Exercises:
a: According to the comments about the pipe scheme, why do sea breezes and land breezes reverse every 12 hours? Answer in one to three sentences.
b: Write the next part of the comments about the pipe scheme, starting after the last sentence.

Text block:
________________________
Neil, it depends on the water intake point. Water rising from a mile down may not have anything in it to worry about. And it’s fairly easy to pig it. They just need to design a huge pig launcher and pump a large pig down the pipe.
Perhaps these carbonutters should stick a pipe up their collective asses… just saying.
OK. Yeah. Right. Sure. Uh-uh. (Do four positives make a negative, if three lefts make a right turn and two negatives make a positive?)
They argue that “sea ice would be melted” if their scheme were implemented because “clouds would be affected ” in fifty years. ??? The total electric energy needed by ALL of humanity would not be created ANYWHERE near the limited areas of sea ice now – nor in fifty years.
They argue that “clouds would be affected ” claiming they would be deceased since cold air is denser than warm air – which is true. And “sea breezes” and “land breezes” reverse every 12 hours as the land heats up (everywhere) faster than the sea in the day, and cools faster than the sea in the night skies of darkness. Their pipe dreams will not change that.
________________________
Data section:
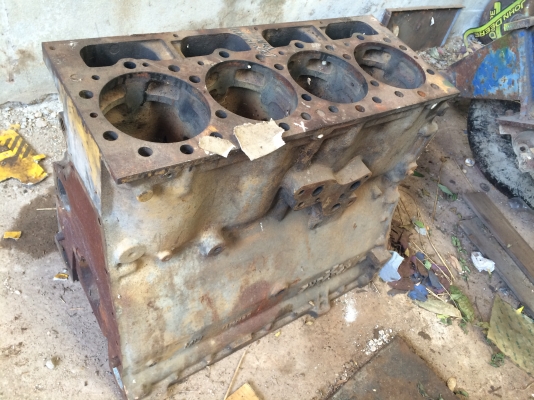 เสื้อสูบ CAT 3304 มือสองจากนอก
________________________
Per-task answers:
a: During the day, the land heats up faster than the sea. At night, the land cools faster than the sea, so the breezes reverse about every 12 hours.

b:
They are assuming “cold deep water” are available near the shore – but the entire north American Atlantic coast, All of the Baltic coasts off of Europe, all of the Mediterranean coasts, most of the Asian coasts, and most of the African coastlines – where people need electricity – are shallow continental shelves NOT available with handy-California-type deep cold water offshore!
So … They could develop these, and not find anyplace where they could work where electricity is needed.
Except where a 200 – 300 mile underwater electric extension cable is available… That would further increase losses.
Let’s post it over at Eng-Tips in the process engineering forum.
Piper Paul
But I’m torn in choosing the proper forum and industry:
Heat Transfer and Fluid Dynamics,
Mechanical Engineering,
Electric Power, Transmission, and Distribution,
Electric Motors and Generators,
Corrosion Engineering,
Mechanical Engineering,
Machines and Machining Engineering,
Metal and Metallurgy,
Structural Engineering,
Ocean and Ocean Facilities,
Pipelines, Piping and Fluid Mechanics,
Pump engineering,
Power and Controls,
Energy Conversion,
Engines and Turbines,
…
Who would find the biggest problems, weakest link, and fastest failure modes?
Or just put it in directly into “Engineering Failures and Disasters?”
8<)
RACookPE1978
March 19, 2015 at 9:11 pm
For power production + quite a few.
Maybe, as richardscourtney says, it’s useful in a few specific locales for air conditioning. Great.
But running Gore-bull industry . . . . I think not, actually.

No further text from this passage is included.